• Exercise goal
Transcribe the records below exactly, leaving out any pictures.

• Records to use

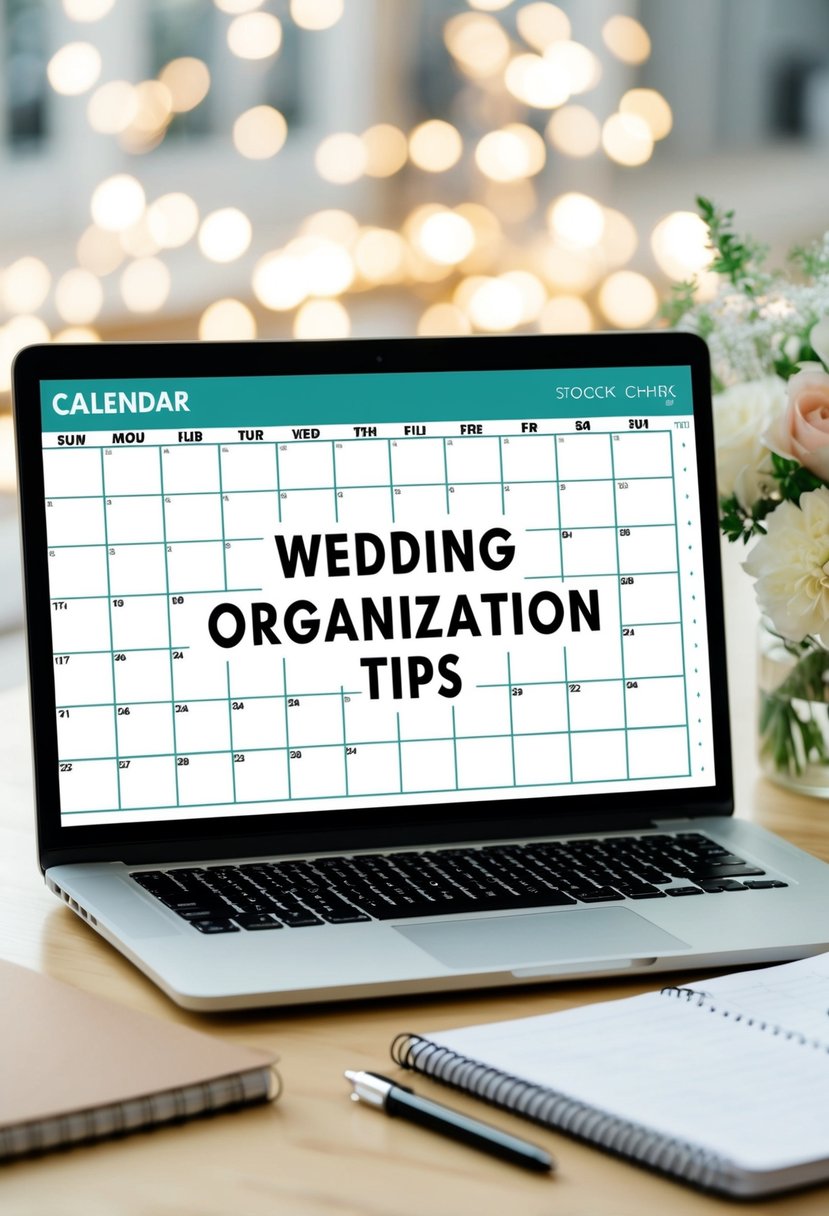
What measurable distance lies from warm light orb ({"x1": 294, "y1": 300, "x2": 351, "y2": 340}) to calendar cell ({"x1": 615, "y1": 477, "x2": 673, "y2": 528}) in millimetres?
2516

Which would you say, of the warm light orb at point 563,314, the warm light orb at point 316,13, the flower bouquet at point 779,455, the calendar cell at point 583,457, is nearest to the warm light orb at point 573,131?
the warm light orb at point 563,314

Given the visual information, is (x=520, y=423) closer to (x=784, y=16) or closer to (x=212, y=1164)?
(x=212, y=1164)

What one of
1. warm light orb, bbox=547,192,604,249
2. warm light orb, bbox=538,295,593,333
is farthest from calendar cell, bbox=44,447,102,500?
warm light orb, bbox=547,192,604,249

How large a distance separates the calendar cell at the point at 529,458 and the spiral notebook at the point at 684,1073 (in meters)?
0.35

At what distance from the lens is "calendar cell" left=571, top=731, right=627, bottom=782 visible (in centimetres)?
95

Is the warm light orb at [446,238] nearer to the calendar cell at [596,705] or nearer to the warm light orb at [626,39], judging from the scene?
the warm light orb at [626,39]

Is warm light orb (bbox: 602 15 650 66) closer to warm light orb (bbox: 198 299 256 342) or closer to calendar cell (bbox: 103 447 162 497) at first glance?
warm light orb (bbox: 198 299 256 342)

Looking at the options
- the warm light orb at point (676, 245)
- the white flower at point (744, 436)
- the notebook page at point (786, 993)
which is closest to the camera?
the notebook page at point (786, 993)

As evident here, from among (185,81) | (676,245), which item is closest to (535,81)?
(676,245)

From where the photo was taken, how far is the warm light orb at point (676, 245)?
3.82m

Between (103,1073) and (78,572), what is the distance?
0.36 meters

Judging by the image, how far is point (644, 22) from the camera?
13.7 ft

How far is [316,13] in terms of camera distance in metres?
3.46

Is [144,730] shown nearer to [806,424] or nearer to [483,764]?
[483,764]
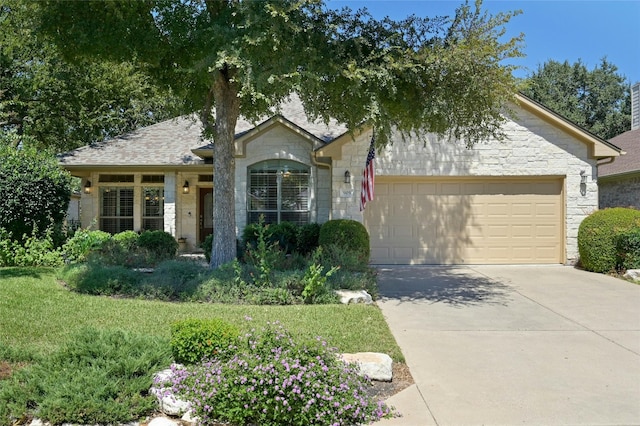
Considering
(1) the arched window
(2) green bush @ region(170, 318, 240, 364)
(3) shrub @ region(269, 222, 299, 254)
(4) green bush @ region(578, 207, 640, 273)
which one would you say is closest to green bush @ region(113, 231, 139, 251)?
(1) the arched window

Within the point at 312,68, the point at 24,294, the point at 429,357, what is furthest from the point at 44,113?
the point at 429,357

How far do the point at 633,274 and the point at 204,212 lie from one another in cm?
1215

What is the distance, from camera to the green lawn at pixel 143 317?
562cm

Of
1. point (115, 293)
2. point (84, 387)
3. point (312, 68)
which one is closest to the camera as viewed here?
point (84, 387)

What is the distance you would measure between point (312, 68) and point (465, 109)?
9.41ft

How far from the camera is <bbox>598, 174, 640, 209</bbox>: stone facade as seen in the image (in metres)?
14.6

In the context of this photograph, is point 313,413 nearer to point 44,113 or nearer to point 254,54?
point 254,54

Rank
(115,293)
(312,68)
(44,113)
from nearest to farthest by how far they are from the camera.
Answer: (312,68)
(115,293)
(44,113)

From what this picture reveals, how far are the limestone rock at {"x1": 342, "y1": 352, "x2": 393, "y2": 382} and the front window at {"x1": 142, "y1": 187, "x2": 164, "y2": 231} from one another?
1228 cm

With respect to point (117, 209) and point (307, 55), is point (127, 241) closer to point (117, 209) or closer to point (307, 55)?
point (117, 209)

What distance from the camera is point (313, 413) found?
3660 millimetres

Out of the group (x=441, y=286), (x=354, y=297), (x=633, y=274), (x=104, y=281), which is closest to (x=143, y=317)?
(x=104, y=281)

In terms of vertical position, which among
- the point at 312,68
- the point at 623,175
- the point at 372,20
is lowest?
the point at 623,175

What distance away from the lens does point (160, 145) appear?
15820 mm
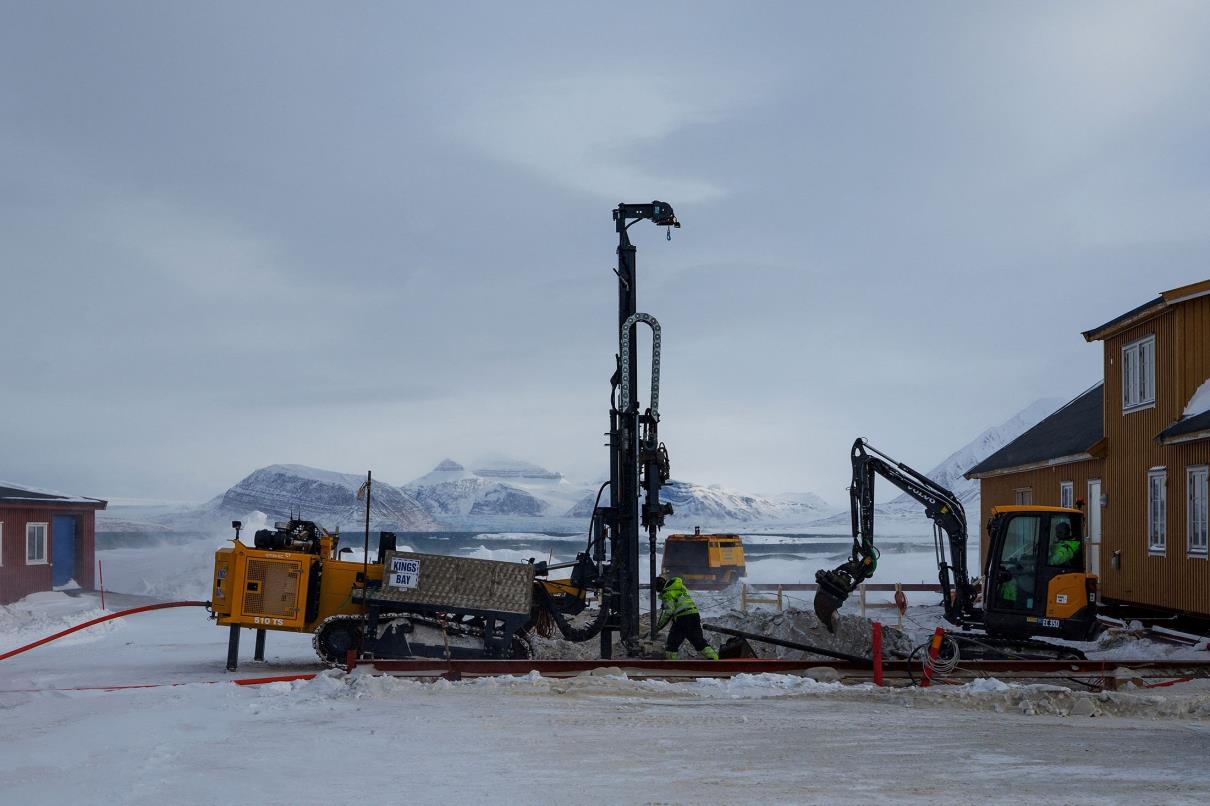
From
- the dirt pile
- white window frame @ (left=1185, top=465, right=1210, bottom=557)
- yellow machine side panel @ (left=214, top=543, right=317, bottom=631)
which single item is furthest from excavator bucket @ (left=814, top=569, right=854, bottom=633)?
yellow machine side panel @ (left=214, top=543, right=317, bottom=631)

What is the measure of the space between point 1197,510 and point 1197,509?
2 cm

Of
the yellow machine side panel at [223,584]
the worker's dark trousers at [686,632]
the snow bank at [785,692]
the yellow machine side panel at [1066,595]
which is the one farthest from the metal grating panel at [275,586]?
the yellow machine side panel at [1066,595]

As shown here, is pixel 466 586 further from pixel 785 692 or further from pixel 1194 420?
pixel 1194 420

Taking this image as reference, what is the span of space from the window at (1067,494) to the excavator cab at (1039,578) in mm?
8646

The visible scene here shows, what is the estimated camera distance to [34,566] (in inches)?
1233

• Worked solution
What measurable distance lies from warm light orb ({"x1": 294, "y1": 300, "x2": 351, "y2": 340}) to calendar cell ({"x1": 615, "y1": 477, "x2": 673, "y2": 528}) in millimetres?
2516

Which would you say, of the warm light orb at point 563,314, the warm light orb at point 316,13, the flower bouquet at point 779,455, the calendar cell at point 583,457, is nearest to the warm light orb at point 573,131?
the warm light orb at point 563,314

Given the visual information, is (x=520, y=423) closer to (x=784, y=16) or closer to (x=212, y=1164)?
(x=212, y=1164)

What one of
1. warm light orb, bbox=547,192,604,249
2. warm light orb, bbox=538,295,593,333
is farthest from calendar cell, bbox=44,447,102,500?
warm light orb, bbox=547,192,604,249

How large a distance separates the calendar cell at the point at 529,458 and the spiral notebook at the point at 684,1073 (in meters)?
0.35

At what distance from the lens is "calendar cell" left=571, top=731, right=627, bottom=782 visible (in centimetres)?
95

Is the warm light orb at [446,238] nearer to the calendar cell at [596,705] or nearer to the warm light orb at [626,39], judging from the scene?
the warm light orb at [626,39]

Is warm light orb (bbox: 602 15 650 66) closer to warm light orb (bbox: 198 299 256 342) or closer to calendar cell (bbox: 103 447 162 497) at first glance?
warm light orb (bbox: 198 299 256 342)

Looking at the options
- the warm light orb at point (676, 245)
- the white flower at point (744, 436)
- the notebook page at point (786, 993)
which is closest to the camera?
the notebook page at point (786, 993)

As evident here, from among (185,81) | (676,245), which item is closest to (535,81)?
(676,245)

From where the photo was taken, how far is the warm light orb at point (676, 245)?
3.82m

Between (103,1073) and (78,572), what is the distance?
0.36 meters

Judging by the image, how far is point (644, 22) from the camera?
13.7 ft

How far is [316,13] in terms of camera distance in metres?
3.46

Is [144,730] shown nearer to [806,424] or nearer to [483,764]?
[483,764]
Considering
(1) the arched window
(2) green bush @ region(170, 318, 240, 364)
(3) shrub @ region(269, 222, 299, 254)
(4) green bush @ region(578, 207, 640, 273)
which one would you say is closest to green bush @ region(113, 231, 139, 251)?
(1) the arched window

Within the point at 312,68, the point at 24,294, the point at 429,357, what is furthest from the point at 44,113?
the point at 429,357

How far do the point at 633,274 and the point at 204,212 lie from one another in cm?
1215

What is the distance, from camera to the green lawn at pixel 143 317?
562cm

Of
1. point (115, 293)
2. point (84, 387)
3. point (312, 68)
which one is closest to the camera as viewed here?
point (84, 387)

What is the distance you would measure between point (312, 68) and point (465, 109)?
9.41ft

How far from the camera is <bbox>598, 174, 640, 209</bbox>: stone facade as seen in the image (in metres)?
14.6

In the context of this photograph, is point 313,413 nearer to point 44,113 or nearer to point 254,54?
point 254,54

Rank
(115,293)
(312,68)
(44,113)
from nearest to farthest by how far they are from the camera.
Answer: (312,68)
(115,293)
(44,113)

From what this picture reveals, how far are the limestone rock at {"x1": 342, "y1": 352, "x2": 393, "y2": 382} and the front window at {"x1": 142, "y1": 187, "x2": 164, "y2": 231} from one another?
1228 cm

With respect to point (117, 209) and point (307, 55), is point (127, 241) closer to point (117, 209) or closer to point (307, 55)?
point (117, 209)

What distance from the camera is point (313, 413) found?
3660 millimetres

Out of the group (x=441, y=286), (x=354, y=297), (x=633, y=274), (x=104, y=281), which is closest to (x=143, y=317)?
(x=104, y=281)

In terms of vertical position, which among
- the point at 312,68
- the point at 623,175
- the point at 372,20
is lowest?
the point at 623,175

What distance away from the lens does point (160, 145) appear?
15820 mm
From
- the dirt pile
- white window frame @ (left=1185, top=465, right=1210, bottom=557)
- yellow machine side panel @ (left=214, top=543, right=317, bottom=631)
which single item is furthest from excavator bucket @ (left=814, top=569, right=854, bottom=633)?
yellow machine side panel @ (left=214, top=543, right=317, bottom=631)

What is the measure of the space between point 1197,510 and point 1197,509?
2 cm

Of
the yellow machine side panel at [223,584]
the worker's dark trousers at [686,632]
the snow bank at [785,692]
the yellow machine side panel at [1066,595]
which is the one farthest from the metal grating panel at [275,586]?
the yellow machine side panel at [1066,595]

As shown here, is pixel 466 586 further from pixel 785 692 or further from pixel 1194 420?
pixel 1194 420

Taking this image as reference, what is the span of space from the window at (1067,494) to the excavator cab at (1039,578) in mm?
8646

The visible scene here shows, what is the estimated camera distance to [34,566] (in inches)?
1233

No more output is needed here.